Captioned web image data:
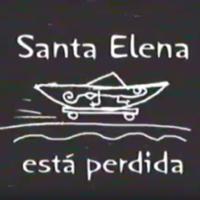"""Rescatar del olvido una quebrada de Medellín. Así se hizo y esto cuenta el documental """"Santa Elena está perdida"""""""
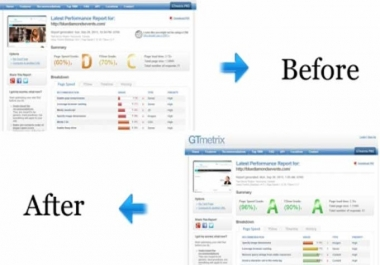 increase your website speed,optimize page speed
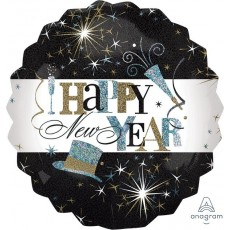 Round Jumbo Elegant Celebrate Happy New Year Foil Balloon 71cm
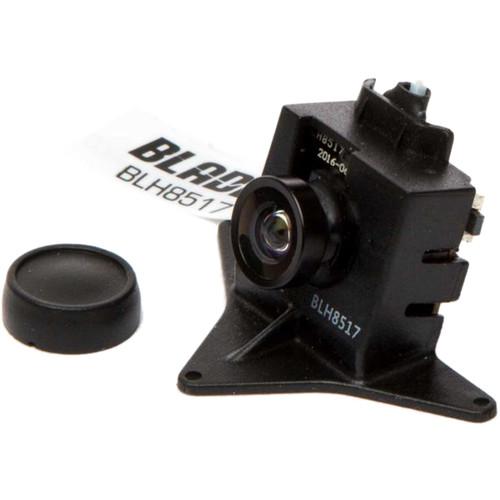 BLADE FX805 25mW FPV Camera/VTX for Inductrix FPV Pro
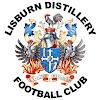 Lisburn Distillery Football Club **OFFICIAL**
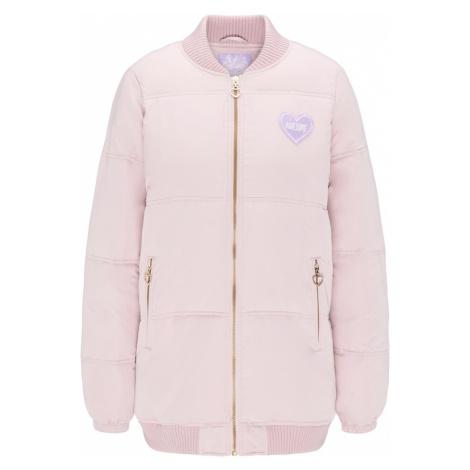 MYMO Zimná bunda  ružová / svetlofialová / biela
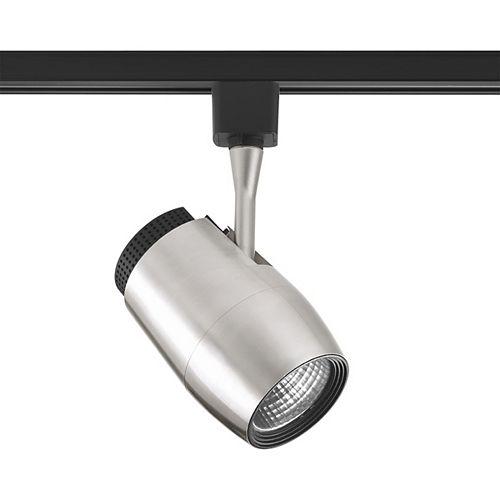 Tête d'éclairage pour rail à 1 lumière, collection Track DEL - fini nickel brossé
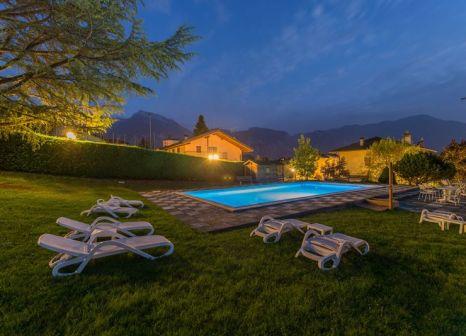 Hotel Lucia in Trentino-Südtirol - Bild von Falk Travel DE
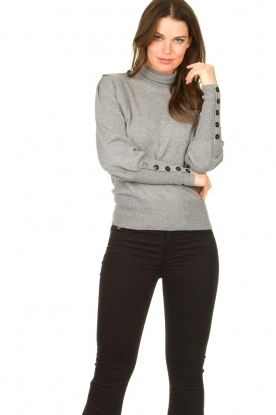 Dante 6 |  Turtle neck with buttons Quentin | grey
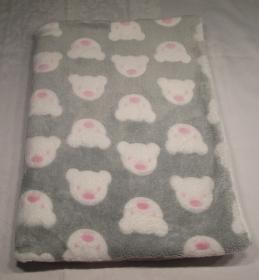 Babydecke/Kuscheldecke, Teddyplüsch grau/weiß Bärenköpfe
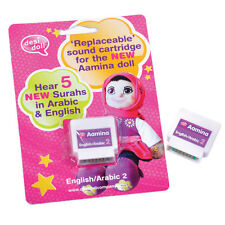 Aamina Cartridge 2 Replaceable Cartridge With 5 New Surahs in Arabic & English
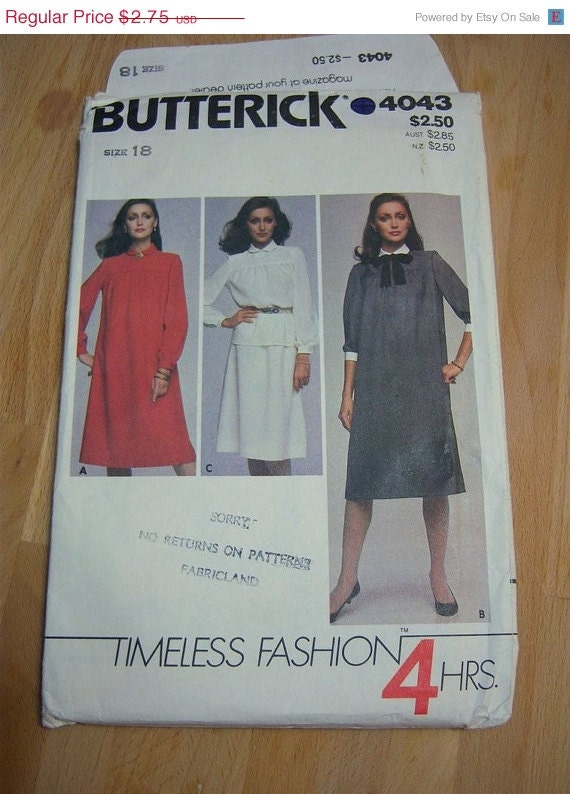 Butterick Timeless Fashions 4 hours Misses Dress, Skirt, Top and Tie Pattern N 4043 Uncut Size 18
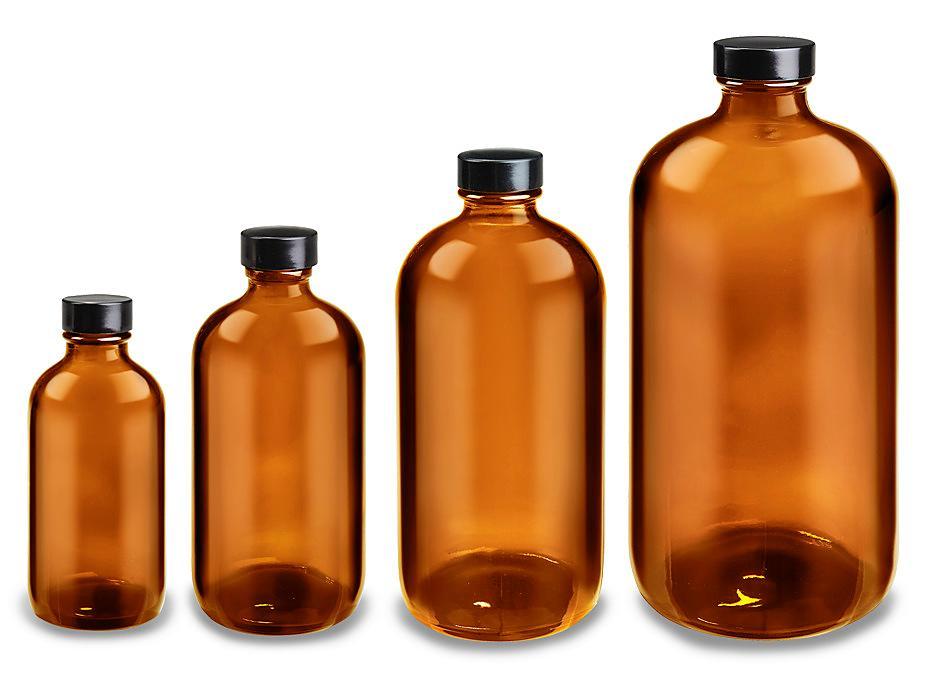Amber Boston Round Glass Bottles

* _Exercise_
Copy out the entries verbatim, but skip every picture.

* _Answer to this task_
"""Rescatar del olvido una quebrada de Medellín. Así se hizo y esto cuenta el documental """"Santa Elena está perdida"""""""
 increase your website speed,optimize page speed
 Round Jumbo Elegant Celebrate Happy New Year Foil Balloon 71cm
 BLADE FX805 25mW FPV Camera/VTX for Inductrix FPV Pro
 Lisburn Distillery Football Club **OFFICIAL**
 MYMO Zimná bunda  ružová / svetlofialová / biela
 Tête d'éclairage pour rail à 1 lumière, collection Track DEL - fini nickel brossé
 Hotel Lucia in Trentino-Südtirol - Bild von Falk Travel DE
 Dante 6 |  Turtle neck with buttons Quentin | grey
 Babydecke/Kuscheldecke, Teddyplüsch grau/weiß Bärenköpfe
 Aamina Cartridge 2 Replaceable Cartridge With 5 New Surahs in Arabic & English
 Butterick Timeless Fashions 4 hours Misses Dress, Skirt, Top and Tie Pattern N 4043 Uncut Size 18
Amber Boston Round Glass Bottles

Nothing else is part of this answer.